At Slack scale: 20M daily active users, average 200 messages/user/day = 4B messages/day or ~46,000 messages/second peak. Each message fans out to an average of 50 recipients = 2.3M delivery events/second. File storage: 50M uploads/day at average 500KB = 25TB/day. Presence updates: each user sends a heartbeat every 30 seconds = 660k heartbeats/second.

High-Level Architecture

The platform is composed of a WebSocket Gateway tier, a Message Service, a Presence Service, a Notification Service, and a Search Service. WebSocket gateways are stateful: each server maintains open connections and routes incoming messages to the appropriate services via an internal message bus (Kafka). Connection state is tracked in a distributed registry (Redis) so any gateway can look up which server hosts a given user's connection.

Messages flow: client sends message over WebSocket → gateway publishes to Kafka topic per channel → Message Service consumes, persists to database, computes fan-out list → Fan-out Service pushes to recipient WebSocket connections via the registry, or enqueues offline notifications. This decoupled pipeline allows each stage to scale independently.

The Presence Service is a separate concern. Clients send periodic heartbeats; the service maintains presence state in Redis with TTL-based expiry. Presence changes are published to a fan-out topic and pushed to all watchers of a given user. To avoid thundering herd when a popular user goes online, presence updates are coalesced with a short debounce before broadcasting.

Core Components

WebSocket Gateway

A horizontally scaled pool of long-lived connection servers. Each server uses an async event loop (Node.js or Go) to handle tens of thousands of concurrent connections per instance. Connections authenticate via JWT on upgrade. The gateway is thin: it receives client frames, forwards to Kafka, and delivers inbound frames from the fan-out service. Gateway state (connection map) is replicated to Redis so other services can address any connected user.

Message & Storage Service

Consumes from Kafka, validates, deduplicates (idempotency key per client), and persists messages to a Cassandra cluster partitioned by (workspace_id, channel_id, bucket_time). Cassandra's wide-row model suits append-heavy time-series chat history with fast range reads by channel. Message edits and deletions are appended as new events (event-sourced), preserving history for compliance. A separate DynamoDB table stores metadata (channel membership, message counts) for low-latency lookups.

Notification & Fan-out Service

For large channels (>10k members), a tiered fan-out strategy is used. The service reads channel membership from a pre-computed list in Redis, batches recipient sets into chunks of 1,000, and delivers in parallel worker pools. Online users receive messages directly via WebSocket push. Offline users are routed to push notification queues (APNs, FCM) or email digest queues.

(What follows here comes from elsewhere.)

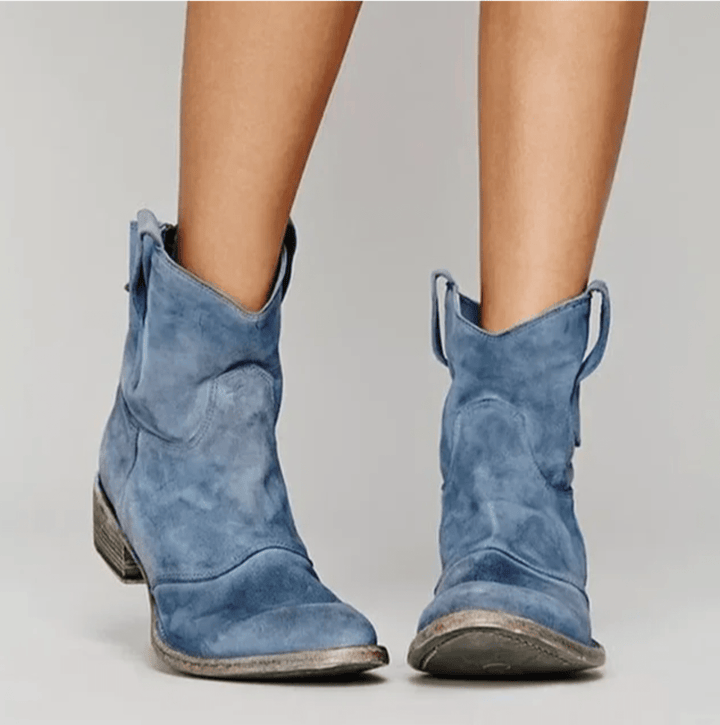 Sophie - Suede Orthopedic Boots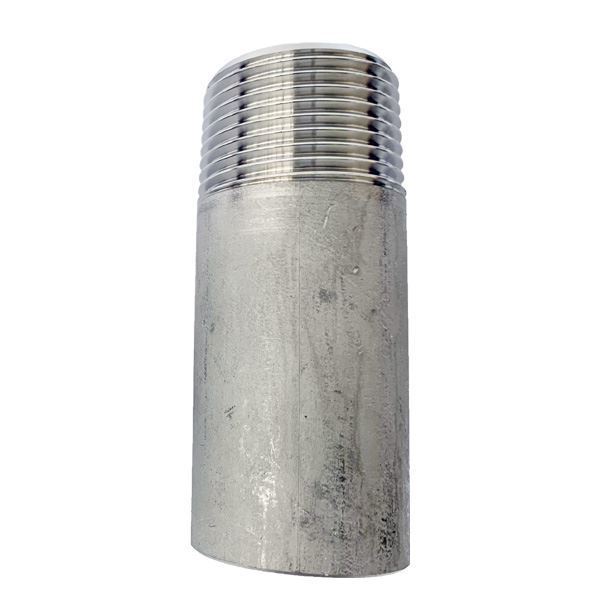 Picture of 80X80L SCH40S PIPE NIPPLE TOE/NPT ASTM A403 WP316-W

User notification preferences are cached in Redis and applied before any delivery attempt.

Database Design

Messages are stored in Cassandra with primary key ((workspace_id, channel_id, time_bucket), message_id) where time_bucket is a truncated timestamp (e.g., hourly). This distributes writes across nodes and enables efficient time-range scans for chat history pagination. Message content above 64KB (large pastes) is stored in S3 with only the S3 key in Cassandra.

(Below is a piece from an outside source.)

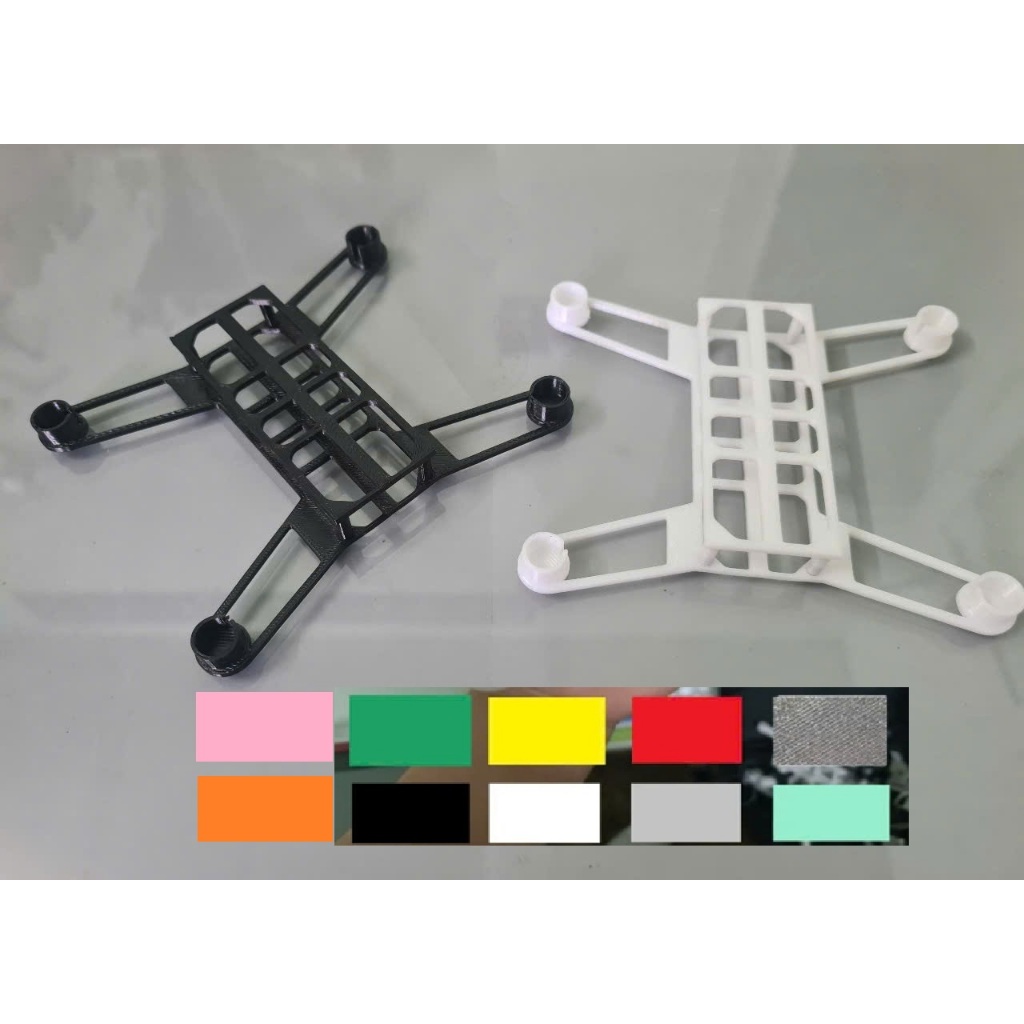 Khung máy bay Drone hubsan micro dẻo dai bền bỉ ,nhiều màu sắc , chế tạo báy bay drone ( Tặng kèm ốc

Workspace metadata, user profiles, and channel configurations live in PostgreSQL for ACID consistency. Channel membership is stored in Redis Sorted Sets (scored by join time) for fast fan-out list generation, and in PostgreSQL as the durable source of truth. A search index in Elasticsearch ingests messages via Kafka consumer, enabling full-text search with workspace-scoped filtering.

API Design

WebSocket /ws/v1/connect — establishes persistent connection; client sends {type: "message", channel_id, content, idempotency_key} frames.

POST /api/v1/channels/{channelId}/messages — REST fallback for message send (mobile clients in poor connectivity).

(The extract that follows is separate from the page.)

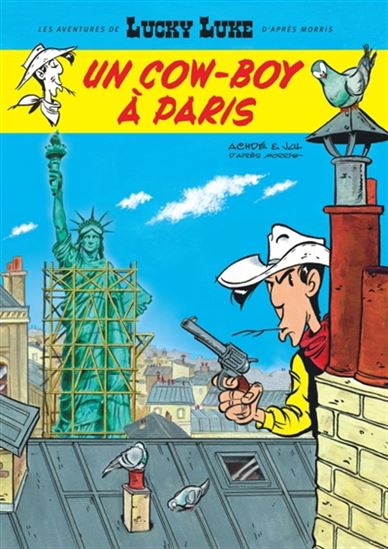 Un cow-boy à Paris #08 - JUL - ACHDÉ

GET /api/v1/channels/{channelId}/messages?before={cursor}&limit=50 — paginated message history.

POST /api/v1/files/upload — multipart upload returning a file token for embedding in messages.

Scaling & Bottlenecks

The hardest scaling challenge is fan-out to very large channels. A workspace-wide announcement channel with 50k members generates 50k delivery operations per message. This is handled by pre-materializing channel membership lists in Redis and using parallel fan-out workers. Channels above a configurable threshold switch to a pub/sub broadcast model (Redis Pub/Sub or Kafka consumer groups) where each gateway subscribes to channels it has active members for, eliminating per-user delivery loops.

Presence at scale is the second bottleneck. Naively broadcasting every presence change to every member of every shared channel creates O(users²) fan-out. The solution is lazy presence: clients only subscribe to presence for users currently visible in the UI. The backend tracks active subscriptions per connection and only delivers presence events to active subscribers, reducing fan-out by ~95%.

Key Trade-offs

• Push vs. pull for message delivery: WebSocket push minimizes latency but requires stateful gateway management; long-polling is simpler to scale but adds 1-2s latency.
• Cassandra vs. PostgreSQL for messages: Cassandra handles high write throughput and time-range scans well but lacks flexible querying; PostgreSQL with partitioning is simpler but struggles at billions of rows.
• Eager vs. lazy fan-out: Eager fan-out ensures all recipients get messages instantly but is expensive for large channels; lazy fan-out (clients poll on reconnect) reduces server load but increases perceived latency.
• Message ordering guarantees: Per-channel ordering is achievable with a Cassandra time-UUID key; global ordering across channels is prohibitively expensive and generally not needed.